[Start Document section]

Limitations of Prior Work: Training LFM is prohibitively expensive, requiring massive datasets, long training times, and enormous compute; conditional models also require heavy manual annotation. However, the community has rarely systematically questioned: How large must the dataset be? How large must the model be? Scattered observations suggest the existence of stability (e.g., Kadkhodaie observed convergence in score-based diffusion models trained on different splits), but these have not yielded practical pruning/acceleration schemes and were limited to low-resolution pixel space.

Key Challenge: Theoretically, FM learns the "transport between distributions" and should be sensitive to small perturbations in sample distribution. Yet, empirical evidence suggests FM models map the same \(x_0\) to nearly identical \(x_1\) even under massive perturbations (deleting half the data or using architectures 20× larger). If this "stability" holds, it implies massive amounts of training data are redundant and can be pruned.

Goal: (1) Rigorously measure this stability in LFM (using ArcFace similarity for faces and DINO similarity for ImageNet under the same seed); (2) provide a theoretical explanation (based on the extreme peakiness of softmax weights in the FM closed-form solution from Bertrand 2025); (3) translate stability into practical algorithms—data pruning and model composition.

Key Insight: Bertrand 2025 proved that in the optimal velocity field for rectified FM \(\hat{u}^*(x,t)=\sum_i \lambda_i(x,t)\frac{x^i-x}{1-t}\), the softmax weights \(\lambda_i\) become extremely peaked early on—a single training sample dominates the entire trajectory. As long as this "dominant sample" remains in the data, pruning other samples has minimal impact on the trajectory.

[End Document section]
[Start Given information]

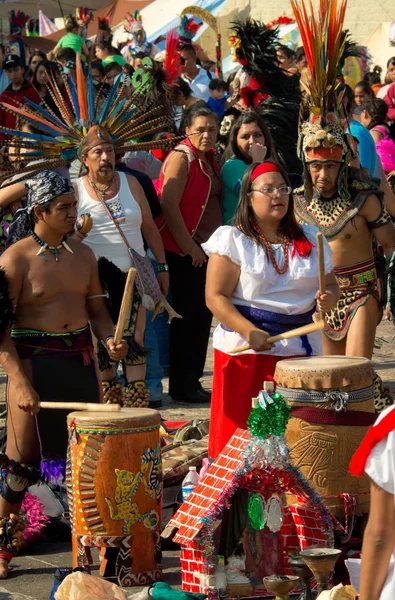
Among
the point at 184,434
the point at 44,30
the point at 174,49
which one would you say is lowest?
the point at 184,434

[End Given information]

Challenges
A: In the section on flow matching stability, what similarity measure is used for faces?
B: Format every line of the scene-based reasoning listing as a Markdown table with columns n and Line. Skip blank lines and leave out the picture.

Solution set
A: ArcFace similarity.

B:
| n | Line |
|---|---|
| 1 | Among |
| 2 | the point at 184,434 |
| 3 | the point at 44,30 |
| 4 | the point at 174,49 |
| 5 | which one would you say is lowest? |
| 6 | the point at 184,434 |